Stateful git strategy: commit per write, deferred push.

On each callback invocation:

  1. Stages the changed file (git add or git add -u for deletes).
  2. Commits with an auto-generated message ("operation: path").
  3. Resets the push timer — push fires after push_delay_s of idle.

Push is deferred to a background threading.Timer that resets on each write. When the timer fires (no writes for push_delay_s), all accumulated local commits are pushed in a single git push.

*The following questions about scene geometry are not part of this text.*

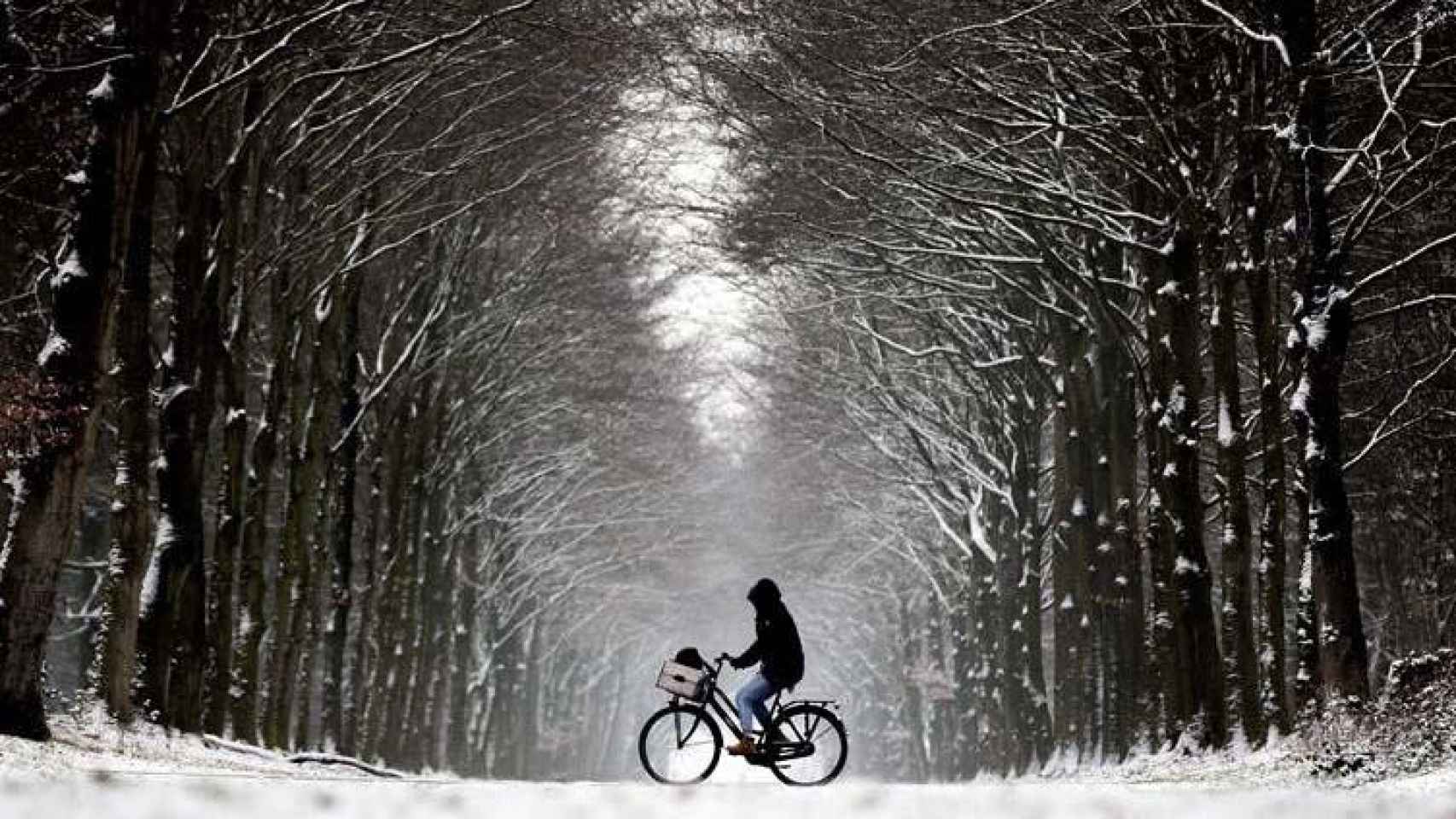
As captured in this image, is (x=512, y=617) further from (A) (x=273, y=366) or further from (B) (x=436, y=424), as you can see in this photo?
(A) (x=273, y=366)

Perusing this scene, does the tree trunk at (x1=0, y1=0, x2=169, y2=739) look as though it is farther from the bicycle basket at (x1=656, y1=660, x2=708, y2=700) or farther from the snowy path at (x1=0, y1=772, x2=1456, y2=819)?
the bicycle basket at (x1=656, y1=660, x2=708, y2=700)

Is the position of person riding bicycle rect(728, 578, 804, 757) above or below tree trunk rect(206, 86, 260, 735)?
below

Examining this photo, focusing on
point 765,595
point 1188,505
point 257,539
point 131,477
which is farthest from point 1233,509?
point 257,539

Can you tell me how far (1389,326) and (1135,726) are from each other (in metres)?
10.1

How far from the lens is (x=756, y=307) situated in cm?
3625

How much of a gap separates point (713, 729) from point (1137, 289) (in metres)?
9.56

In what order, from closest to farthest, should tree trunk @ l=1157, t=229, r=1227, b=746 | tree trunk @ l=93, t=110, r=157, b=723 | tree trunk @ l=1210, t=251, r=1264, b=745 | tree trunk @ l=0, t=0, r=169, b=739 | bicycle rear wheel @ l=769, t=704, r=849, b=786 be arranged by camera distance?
tree trunk @ l=0, t=0, r=169, b=739, bicycle rear wheel @ l=769, t=704, r=849, b=786, tree trunk @ l=93, t=110, r=157, b=723, tree trunk @ l=1210, t=251, r=1264, b=745, tree trunk @ l=1157, t=229, r=1227, b=746

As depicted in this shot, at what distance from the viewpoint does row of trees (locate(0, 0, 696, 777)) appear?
1450cm

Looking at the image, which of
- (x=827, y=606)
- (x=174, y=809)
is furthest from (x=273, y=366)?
(x=827, y=606)

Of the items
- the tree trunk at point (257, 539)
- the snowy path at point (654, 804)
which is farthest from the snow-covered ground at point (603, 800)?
the tree trunk at point (257, 539)

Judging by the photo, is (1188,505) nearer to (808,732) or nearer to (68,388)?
(808,732)

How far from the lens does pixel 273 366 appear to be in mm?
23609

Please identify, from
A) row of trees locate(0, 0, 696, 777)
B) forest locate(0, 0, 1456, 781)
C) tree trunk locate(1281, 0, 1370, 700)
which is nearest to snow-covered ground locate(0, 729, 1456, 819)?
tree trunk locate(1281, 0, 1370, 700)

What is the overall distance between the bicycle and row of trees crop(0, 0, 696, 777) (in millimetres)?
4703
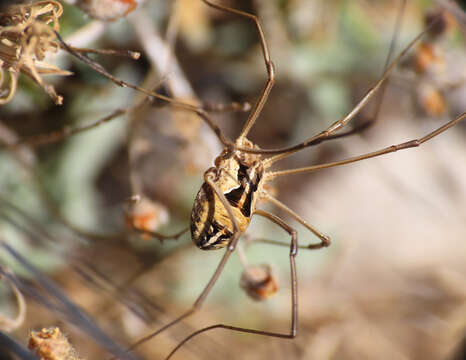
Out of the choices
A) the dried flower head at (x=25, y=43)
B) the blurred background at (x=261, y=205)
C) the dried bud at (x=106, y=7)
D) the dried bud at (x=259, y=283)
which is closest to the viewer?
the dried flower head at (x=25, y=43)

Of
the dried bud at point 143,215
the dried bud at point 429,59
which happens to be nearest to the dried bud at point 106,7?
the dried bud at point 143,215

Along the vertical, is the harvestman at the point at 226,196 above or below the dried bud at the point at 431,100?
above

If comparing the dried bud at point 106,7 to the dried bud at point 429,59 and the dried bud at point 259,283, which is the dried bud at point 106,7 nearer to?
the dried bud at point 259,283

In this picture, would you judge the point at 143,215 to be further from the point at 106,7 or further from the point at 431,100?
the point at 431,100

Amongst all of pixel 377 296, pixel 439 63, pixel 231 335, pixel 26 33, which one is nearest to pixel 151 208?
pixel 26 33

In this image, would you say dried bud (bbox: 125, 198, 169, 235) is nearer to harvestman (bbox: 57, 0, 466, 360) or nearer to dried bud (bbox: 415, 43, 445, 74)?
harvestman (bbox: 57, 0, 466, 360)

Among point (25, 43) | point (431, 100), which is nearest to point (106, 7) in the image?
point (25, 43)

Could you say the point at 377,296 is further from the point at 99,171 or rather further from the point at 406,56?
the point at 99,171
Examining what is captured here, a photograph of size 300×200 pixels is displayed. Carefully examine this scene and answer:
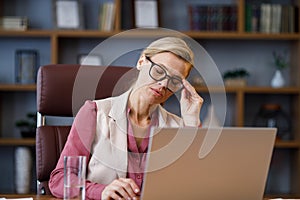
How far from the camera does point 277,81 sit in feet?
13.1

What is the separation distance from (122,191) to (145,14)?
260 centimetres

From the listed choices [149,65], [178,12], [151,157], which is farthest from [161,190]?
[178,12]

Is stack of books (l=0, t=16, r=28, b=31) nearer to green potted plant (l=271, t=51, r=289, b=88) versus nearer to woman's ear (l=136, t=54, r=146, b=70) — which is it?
green potted plant (l=271, t=51, r=289, b=88)

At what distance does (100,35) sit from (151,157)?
8.58 feet

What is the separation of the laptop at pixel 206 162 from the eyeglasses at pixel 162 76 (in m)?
0.46

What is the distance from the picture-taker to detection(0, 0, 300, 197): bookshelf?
387cm

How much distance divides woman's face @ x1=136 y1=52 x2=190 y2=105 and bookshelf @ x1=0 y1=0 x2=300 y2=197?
2061mm

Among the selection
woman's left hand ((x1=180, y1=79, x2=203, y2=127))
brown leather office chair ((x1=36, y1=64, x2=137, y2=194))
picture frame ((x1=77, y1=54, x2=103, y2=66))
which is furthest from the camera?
picture frame ((x1=77, y1=54, x2=103, y2=66))

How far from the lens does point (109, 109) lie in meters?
1.92

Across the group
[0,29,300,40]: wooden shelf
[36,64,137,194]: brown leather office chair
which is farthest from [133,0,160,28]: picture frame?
[36,64,137,194]: brown leather office chair

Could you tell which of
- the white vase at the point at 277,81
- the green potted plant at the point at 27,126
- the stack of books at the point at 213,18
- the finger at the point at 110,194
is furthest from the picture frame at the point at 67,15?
the finger at the point at 110,194

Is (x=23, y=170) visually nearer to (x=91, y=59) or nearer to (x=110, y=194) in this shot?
(x=91, y=59)

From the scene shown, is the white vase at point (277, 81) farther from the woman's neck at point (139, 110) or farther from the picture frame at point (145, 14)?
the woman's neck at point (139, 110)

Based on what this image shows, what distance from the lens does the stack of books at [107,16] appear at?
3924 mm
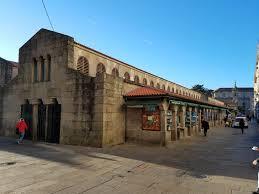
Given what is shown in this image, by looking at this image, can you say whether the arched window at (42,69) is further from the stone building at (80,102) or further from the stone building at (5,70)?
the stone building at (5,70)

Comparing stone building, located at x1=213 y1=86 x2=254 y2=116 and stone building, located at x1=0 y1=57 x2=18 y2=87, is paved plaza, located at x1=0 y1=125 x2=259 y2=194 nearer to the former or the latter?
stone building, located at x1=0 y1=57 x2=18 y2=87

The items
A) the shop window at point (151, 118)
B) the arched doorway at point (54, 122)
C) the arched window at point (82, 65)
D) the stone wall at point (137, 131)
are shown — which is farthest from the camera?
the arched window at point (82, 65)

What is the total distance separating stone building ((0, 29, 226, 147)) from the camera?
14.8 metres

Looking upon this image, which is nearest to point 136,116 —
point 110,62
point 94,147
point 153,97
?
point 153,97

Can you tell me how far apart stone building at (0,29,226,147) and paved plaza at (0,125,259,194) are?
275cm

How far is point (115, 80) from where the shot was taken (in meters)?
15.5

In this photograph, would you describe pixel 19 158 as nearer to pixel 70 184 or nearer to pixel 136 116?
pixel 70 184

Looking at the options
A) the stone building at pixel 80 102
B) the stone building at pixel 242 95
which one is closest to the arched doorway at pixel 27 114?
the stone building at pixel 80 102

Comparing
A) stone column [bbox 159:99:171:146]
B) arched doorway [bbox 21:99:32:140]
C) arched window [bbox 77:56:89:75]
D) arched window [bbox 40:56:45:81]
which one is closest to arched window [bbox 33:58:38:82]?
arched window [bbox 40:56:45:81]

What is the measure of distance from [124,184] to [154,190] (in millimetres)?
1018

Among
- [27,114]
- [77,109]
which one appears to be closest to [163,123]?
[77,109]

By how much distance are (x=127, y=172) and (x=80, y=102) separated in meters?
7.53

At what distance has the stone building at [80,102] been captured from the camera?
48.7ft

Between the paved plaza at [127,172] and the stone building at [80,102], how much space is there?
2.75m
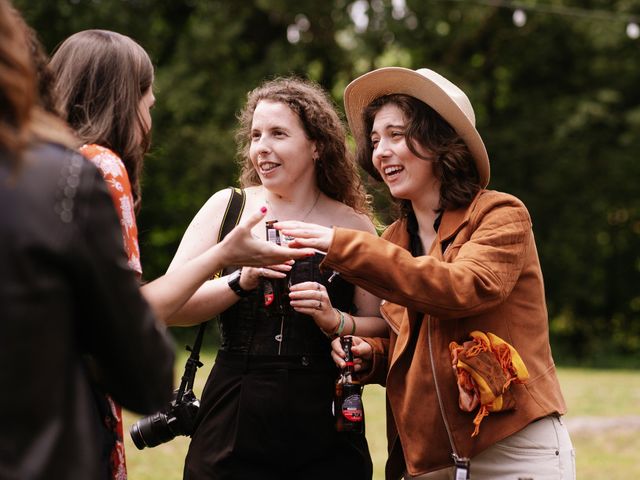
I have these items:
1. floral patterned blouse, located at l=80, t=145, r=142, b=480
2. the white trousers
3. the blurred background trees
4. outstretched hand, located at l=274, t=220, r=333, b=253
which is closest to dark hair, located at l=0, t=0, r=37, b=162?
floral patterned blouse, located at l=80, t=145, r=142, b=480

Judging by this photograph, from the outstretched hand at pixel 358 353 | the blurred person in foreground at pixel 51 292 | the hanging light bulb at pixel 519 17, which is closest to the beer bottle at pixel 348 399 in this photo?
the outstretched hand at pixel 358 353

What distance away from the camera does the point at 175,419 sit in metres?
3.50

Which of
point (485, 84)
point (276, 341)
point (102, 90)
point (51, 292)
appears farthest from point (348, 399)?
point (485, 84)

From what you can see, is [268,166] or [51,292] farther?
[268,166]

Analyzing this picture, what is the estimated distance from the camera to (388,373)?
3.36 metres

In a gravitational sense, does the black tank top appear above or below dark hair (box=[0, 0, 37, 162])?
below

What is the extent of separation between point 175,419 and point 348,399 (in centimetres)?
67

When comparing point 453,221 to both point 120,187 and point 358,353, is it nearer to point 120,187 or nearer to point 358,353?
point 358,353

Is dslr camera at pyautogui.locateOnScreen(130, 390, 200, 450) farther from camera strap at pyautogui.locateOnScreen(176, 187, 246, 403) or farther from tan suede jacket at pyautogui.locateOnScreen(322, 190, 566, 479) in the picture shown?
tan suede jacket at pyautogui.locateOnScreen(322, 190, 566, 479)

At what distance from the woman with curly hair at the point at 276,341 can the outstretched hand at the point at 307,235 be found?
0.28 m

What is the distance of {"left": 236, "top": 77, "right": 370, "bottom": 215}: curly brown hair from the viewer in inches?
149

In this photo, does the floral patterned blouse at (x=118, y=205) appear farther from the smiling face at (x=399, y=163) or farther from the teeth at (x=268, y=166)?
the smiling face at (x=399, y=163)

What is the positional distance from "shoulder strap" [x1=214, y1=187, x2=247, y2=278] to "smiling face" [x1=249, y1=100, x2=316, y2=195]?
0.44ft

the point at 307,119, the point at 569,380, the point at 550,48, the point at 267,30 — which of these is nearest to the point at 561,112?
the point at 550,48
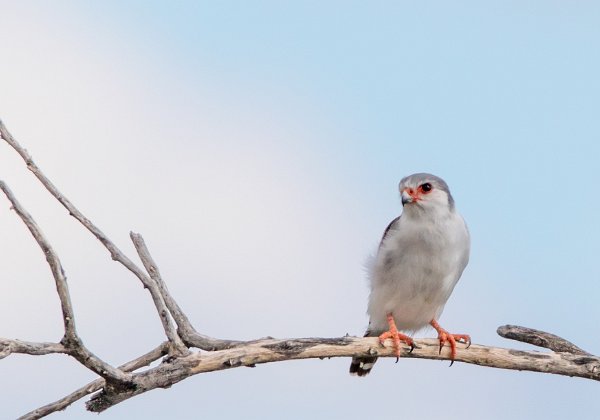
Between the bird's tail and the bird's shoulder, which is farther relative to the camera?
the bird's tail

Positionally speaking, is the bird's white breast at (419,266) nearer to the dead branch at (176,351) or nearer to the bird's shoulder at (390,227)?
the bird's shoulder at (390,227)

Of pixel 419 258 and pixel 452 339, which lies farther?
pixel 419 258

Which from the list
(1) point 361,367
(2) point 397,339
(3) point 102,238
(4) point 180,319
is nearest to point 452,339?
(2) point 397,339

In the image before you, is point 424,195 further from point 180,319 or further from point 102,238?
point 102,238

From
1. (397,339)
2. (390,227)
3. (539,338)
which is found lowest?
(539,338)

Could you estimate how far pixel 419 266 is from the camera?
26.4ft

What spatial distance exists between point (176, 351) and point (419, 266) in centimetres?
256

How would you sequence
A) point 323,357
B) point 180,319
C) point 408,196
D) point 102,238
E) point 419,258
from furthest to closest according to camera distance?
1. point 408,196
2. point 419,258
3. point 180,319
4. point 323,357
5. point 102,238

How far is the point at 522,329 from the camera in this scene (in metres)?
7.88

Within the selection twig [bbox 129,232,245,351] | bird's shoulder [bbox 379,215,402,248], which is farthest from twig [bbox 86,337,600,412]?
bird's shoulder [bbox 379,215,402,248]

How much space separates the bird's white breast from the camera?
8055 mm

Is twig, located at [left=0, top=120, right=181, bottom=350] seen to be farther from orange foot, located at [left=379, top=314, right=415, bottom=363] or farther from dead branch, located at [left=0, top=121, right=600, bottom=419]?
orange foot, located at [left=379, top=314, right=415, bottom=363]

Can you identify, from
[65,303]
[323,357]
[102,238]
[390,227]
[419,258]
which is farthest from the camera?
[390,227]

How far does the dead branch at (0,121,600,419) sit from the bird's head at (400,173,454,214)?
1.29 m
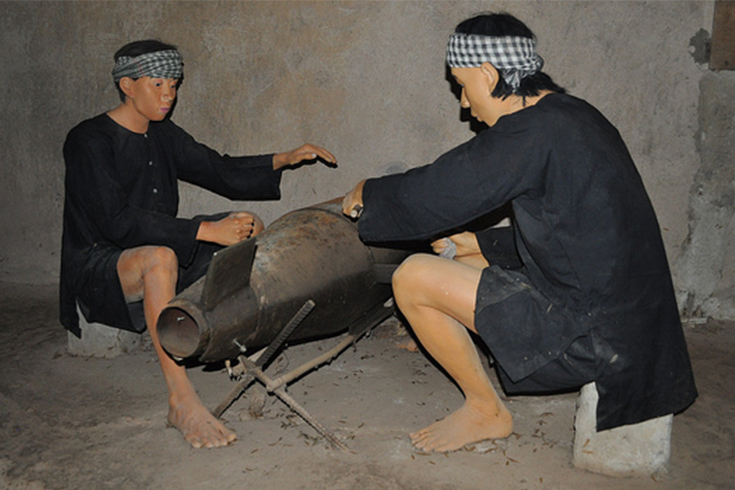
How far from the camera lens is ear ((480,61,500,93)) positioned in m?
2.72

On startup, any unpushed local commits (from a previous crash) are pushed immediately.

Parameters:

Name Type Description Default
token str | None

PAT for HTTPS push via GIT_ASKPASS. None uses SSH or pre-configured credentials.

None
username str

Username used with token auth. Defaults to "x-access-token" (GitHub-compatible).

'x-access-token'
repo_url str | None

Remote URL expected in managed mode.

None
managed bool

When True, ensure the repo exists under repo_path: clone into an empty directory or validate origin on existing repos.

False
enable_pull bool

Enable fetch + ff-only sync methods.

True
enable_push bool

Enable deferred push behavior.

True
push_delay_s float

Seconds of idle before pushing. 0 disables the timer (push only on :meth:close).

30.0
commit_name str | None

Git committer name; defaults to :attr:DEFAULT_COMMIT_NAME.

None
commit_email str | None

Git committer email; defaults to :attr:DEFAULT_COMMIT_EMAIL.

None
git_lfs bool

When True (default), run git lfs pull during lazy initialisation so LFS pointers are resolved before the first write is committed. Requires git-lfs to be on PATH; failures are logged at ERROR and never propagated.

True
repo_path Path | None

Optional repository path used for startup validation. When set together with token, startup raises :class:~markdown_vault_mcp.exceptions.ConfigurationError if origin uses SSH transport instead of HTTPS.

None

Example::

strategy = GitWriteStrategy(token="ghp_...", push_delay_s=30)
collection = Collection(on_write=strategy, ...)
# ... writes happen, push deferred ...
strategy.close()  # final flush
Source code in src/markdown_vault_mcp/git.py
def __init__(
    self,
    token: str | None = None,
    username: str = "x-access-token",
    repo_url: str | None = None,
    managed: bool = False,
    enable_pull: bool = True,
    enable_push: bool = True,
    push_delay_s: float = 30.0,
    commit_name: str | None = None,
    commit_email: str | None = None,
    git_lfs: bool = True,
    repo_path: Path | None = None,
) -> None:
    # Token is retained for GIT_ASKPASS credential forwarding in subprocesses.
    # This pattern is intentionally accepted and suppressed in CodeQL config.
    self._token = token
    self._username = username
    self._repo_url = repo_url
    self._managed = managed
    self._enable_pull = enable_pull
    self._enable_push = enable_push
    self._push_delay_s = push_delay_s
    self._commit_name = commit_name or self.DEFAULT_COMMIT_NAME
    self._commit_email = commit_email or self.DEFAULT_COMMIT_EMAIL
    self._git_lfs = git_lfs
    self._git_root: Path | None = None
    self._git_root_checked = False
    self._write_init_done = False
    self._push_pending = False
    self._timer: threading.Timer | None = None
    self._lock = threading.Lock()
    self._closed = False
    self._pull_stop = threading.Event()
    self._pull_thread: threading.Thread | None = None
    self._pull_interval_s: int = 0
    self._pull_repo_path: Path | None = None
    self._pause_writes: (
        Callable[[], contextlib.AbstractContextManager[None]] | None
    ) = None
    self._on_pull: Callable[[], None] | None = None
    if repo_path is not None:
        if self._managed:
            self._ensure_managed_repo(repo_path)
        else:
            self.validate_startup(repo_path)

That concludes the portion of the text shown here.